Your output should be the line that contains "class: Mammalia" and all lines after it in the records, retyped exactly through the last one.
[Start of Attachment]
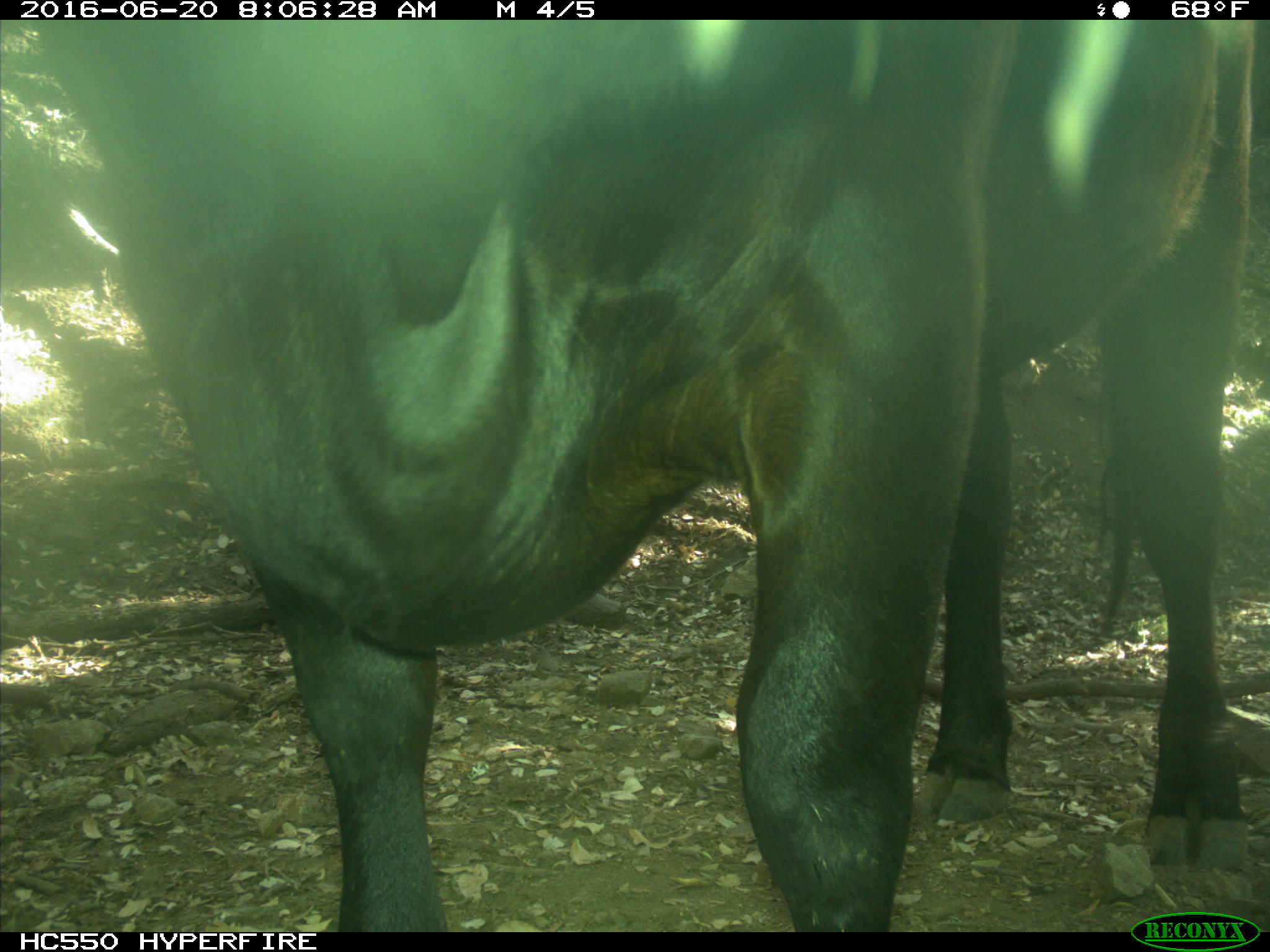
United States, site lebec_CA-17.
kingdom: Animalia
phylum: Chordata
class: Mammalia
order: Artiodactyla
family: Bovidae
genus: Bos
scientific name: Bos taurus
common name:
[End of Attachment]
Reply to the exercise:
class: Mammalia
order: Artiodactyla
family: Bovidae
genus: Bos
scientific name: Bos taurus
common name:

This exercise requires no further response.